** WRITTEN INSTRUCTION **
Repeat every one of the lines below word for word, changing nothing.

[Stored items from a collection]
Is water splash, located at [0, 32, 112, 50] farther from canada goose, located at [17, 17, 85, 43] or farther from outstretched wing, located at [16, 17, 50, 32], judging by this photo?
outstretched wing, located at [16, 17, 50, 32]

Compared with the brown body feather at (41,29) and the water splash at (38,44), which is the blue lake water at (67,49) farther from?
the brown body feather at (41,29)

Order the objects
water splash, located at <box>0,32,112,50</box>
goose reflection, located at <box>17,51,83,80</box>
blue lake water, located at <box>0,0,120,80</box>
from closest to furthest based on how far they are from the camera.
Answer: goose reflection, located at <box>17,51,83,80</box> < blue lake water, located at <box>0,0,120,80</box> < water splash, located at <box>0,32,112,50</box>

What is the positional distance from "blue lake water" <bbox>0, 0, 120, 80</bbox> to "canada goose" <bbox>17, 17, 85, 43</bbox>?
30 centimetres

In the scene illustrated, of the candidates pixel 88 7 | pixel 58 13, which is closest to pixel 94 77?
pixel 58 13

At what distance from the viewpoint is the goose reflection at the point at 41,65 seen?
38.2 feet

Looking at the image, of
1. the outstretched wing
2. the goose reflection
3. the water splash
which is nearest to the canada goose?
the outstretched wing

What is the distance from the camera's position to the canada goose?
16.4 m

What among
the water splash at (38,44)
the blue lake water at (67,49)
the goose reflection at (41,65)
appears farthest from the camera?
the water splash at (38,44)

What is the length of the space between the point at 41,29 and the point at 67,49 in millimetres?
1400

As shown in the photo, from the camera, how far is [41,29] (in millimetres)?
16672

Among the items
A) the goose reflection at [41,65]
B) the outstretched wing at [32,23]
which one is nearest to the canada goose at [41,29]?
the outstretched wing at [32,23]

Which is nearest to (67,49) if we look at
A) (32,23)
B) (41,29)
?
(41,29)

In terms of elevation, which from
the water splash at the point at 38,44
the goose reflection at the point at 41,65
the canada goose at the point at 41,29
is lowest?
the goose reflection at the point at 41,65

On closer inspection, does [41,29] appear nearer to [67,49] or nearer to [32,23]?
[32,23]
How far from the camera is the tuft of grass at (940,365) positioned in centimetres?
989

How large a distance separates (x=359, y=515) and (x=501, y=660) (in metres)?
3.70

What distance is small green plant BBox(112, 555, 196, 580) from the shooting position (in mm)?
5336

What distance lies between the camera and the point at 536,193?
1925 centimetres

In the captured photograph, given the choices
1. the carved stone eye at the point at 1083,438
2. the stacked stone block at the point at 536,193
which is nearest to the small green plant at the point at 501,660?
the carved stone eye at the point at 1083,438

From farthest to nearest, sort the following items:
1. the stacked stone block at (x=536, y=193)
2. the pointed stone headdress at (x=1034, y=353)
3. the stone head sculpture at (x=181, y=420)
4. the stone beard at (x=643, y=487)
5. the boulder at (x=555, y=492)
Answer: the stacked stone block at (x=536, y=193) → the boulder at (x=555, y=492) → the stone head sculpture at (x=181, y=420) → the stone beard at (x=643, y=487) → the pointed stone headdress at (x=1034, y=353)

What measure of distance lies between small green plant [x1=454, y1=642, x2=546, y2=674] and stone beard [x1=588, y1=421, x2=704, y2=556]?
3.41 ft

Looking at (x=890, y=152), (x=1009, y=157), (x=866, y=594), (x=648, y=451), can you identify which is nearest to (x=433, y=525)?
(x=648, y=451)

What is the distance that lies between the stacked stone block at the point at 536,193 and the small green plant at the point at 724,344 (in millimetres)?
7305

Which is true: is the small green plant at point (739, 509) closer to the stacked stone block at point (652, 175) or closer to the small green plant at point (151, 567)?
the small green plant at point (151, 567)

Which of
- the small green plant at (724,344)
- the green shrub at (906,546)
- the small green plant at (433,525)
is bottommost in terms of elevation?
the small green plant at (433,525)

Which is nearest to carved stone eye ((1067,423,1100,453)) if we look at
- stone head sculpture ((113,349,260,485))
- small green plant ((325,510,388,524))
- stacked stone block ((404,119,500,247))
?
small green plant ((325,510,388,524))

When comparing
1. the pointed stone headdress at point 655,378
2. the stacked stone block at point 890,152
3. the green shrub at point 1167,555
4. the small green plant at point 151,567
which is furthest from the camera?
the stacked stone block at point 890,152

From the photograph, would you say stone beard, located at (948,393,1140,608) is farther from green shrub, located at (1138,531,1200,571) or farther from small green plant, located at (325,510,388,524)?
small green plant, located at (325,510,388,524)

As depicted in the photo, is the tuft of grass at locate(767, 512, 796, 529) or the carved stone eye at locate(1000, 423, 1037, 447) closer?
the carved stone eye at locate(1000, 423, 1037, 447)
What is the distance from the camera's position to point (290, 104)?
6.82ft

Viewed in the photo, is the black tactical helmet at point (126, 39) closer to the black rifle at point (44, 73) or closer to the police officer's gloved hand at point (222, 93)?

** RESULT **
Is water splash, located at [0, 32, 112, 50] farther from canada goose, located at [17, 17, 85, 43] or farther from outstretched wing, located at [16, 17, 50, 32], judging by this photo?
outstretched wing, located at [16, 17, 50, 32]

Compared with the brown body feather at (41,29) and the water splash at (38,44), which is the blue lake water at (67,49) farther from?
the brown body feather at (41,29)

Order the objects
water splash, located at <box>0,32,112,50</box>
goose reflection, located at <box>17,51,83,80</box>
blue lake water, located at <box>0,0,120,80</box>
from closest to furthest based on how far they are from the camera.
Answer: goose reflection, located at <box>17,51,83,80</box> < blue lake water, located at <box>0,0,120,80</box> < water splash, located at <box>0,32,112,50</box>

What is the positional distance from "blue lake water" <bbox>0, 0, 120, 80</bbox> to "canada goose" <bbox>17, 17, 85, 43</bbox>?
30 centimetres

In the scene illustrated, of the candidates pixel 88 7 | pixel 58 13, which is closest to pixel 94 77?
pixel 58 13

At what distance from the viewpoint is the goose reflection at the point at 41,65 seen?
38.2 feet

Looking at the image, of
1. the outstretched wing
2. the goose reflection
3. the water splash
which is nearest to the canada goose?
the outstretched wing

What is the distance from the camera's position to the canada goose?
16.4 m

What among
the water splash at (38,44)
the blue lake water at (67,49)
the goose reflection at (41,65)
appears farthest from the camera?
the water splash at (38,44)

What is the length of the space between the point at 41,29 and the point at 67,49 in millimetres?
1400

As shown in the photo, from the camera, how far is [41,29] (in millimetres)?
16672

Among the items
A) the goose reflection at [41,65]
B) the outstretched wing at [32,23]
which one is nearest to the canada goose at [41,29]?
the outstretched wing at [32,23]

Which is nearest to (67,49) if we look at
A) (32,23)
B) (41,29)
?
(41,29)

In terms of elevation, which from
the water splash at the point at 38,44
the goose reflection at the point at 41,65
the canada goose at the point at 41,29
is lowest?
the goose reflection at the point at 41,65

On closer inspection, does [41,29] appear nearer to [67,49] or nearer to [32,23]?
[32,23]
How far from the camera is the tuft of grass at (940,365) positioned in centimetres?
989

How large a distance separates (x=359, y=515) and (x=501, y=660) (in metres)?
3.70

What distance is small green plant BBox(112, 555, 196, 580) from the shooting position (in mm)?
5336

What distance lies between the camera and the point at 536,193?
1925 centimetres

In the captured photograph, given the choices
1. the carved stone eye at the point at 1083,438
2. the stacked stone block at the point at 536,193
which is nearest to the small green plant at the point at 501,660?
the carved stone eye at the point at 1083,438

From farthest to nearest, sort the following items:
1. the stacked stone block at (x=536, y=193)
2. the pointed stone headdress at (x=1034, y=353)
3. the stone head sculpture at (x=181, y=420)
4. the stone beard at (x=643, y=487)
5. the boulder at (x=555, y=492)
Answer: the stacked stone block at (x=536, y=193) → the boulder at (x=555, y=492) → the stone head sculpture at (x=181, y=420) → the stone beard at (x=643, y=487) → the pointed stone headdress at (x=1034, y=353)

What measure of distance lies between small green plant [x1=454, y1=642, x2=546, y2=674] and stone beard [x1=588, y1=421, x2=704, y2=556]?
3.41 ft

Looking at (x=890, y=152), (x=1009, y=157), (x=866, y=594), (x=648, y=451), can you identify which is nearest to (x=433, y=525)?
(x=648, y=451)

What is the distance that lies between the stacked stone block at the point at 536,193 and the small green plant at the point at 724,344 (in millimetres)?
7305

Which is true: is the small green plant at point (739, 509) closer to the stacked stone block at point (652, 175) or closer to the small green plant at point (151, 567)?
the small green plant at point (151, 567)

Which of
- the small green plant at (724,344)
- the green shrub at (906,546)
- the small green plant at (433,525)
is bottommost in terms of elevation?
the small green plant at (433,525)

Which is nearest to carved stone eye ((1067,423,1100,453)) if we look at
- stone head sculpture ((113,349,260,485))
- small green plant ((325,510,388,524))
- stacked stone block ((404,119,500,247))
?
small green plant ((325,510,388,524))

When comparing
1. the pointed stone headdress at point 655,378
2. the stacked stone block at point 890,152
3. the green shrub at point 1167,555
4. the small green plant at point 151,567
which is furthest from the camera?
the stacked stone block at point 890,152

From the photograph, would you say stone beard, located at (948,393,1140,608) is farther from green shrub, located at (1138,531,1200,571) or farther from small green plant, located at (325,510,388,524)?
small green plant, located at (325,510,388,524)

As depicted in the photo, is the tuft of grass at locate(767, 512, 796, 529) or the carved stone eye at locate(1000, 423, 1037, 447) closer?
the carved stone eye at locate(1000, 423, 1037, 447)
What is the distance from the camera's position to point (290, 104)?
6.82ft

Viewed in the photo, is the black tactical helmet at point (126, 39) closer to the black rifle at point (44, 73) or closer to the police officer's gloved hand at point (222, 93)?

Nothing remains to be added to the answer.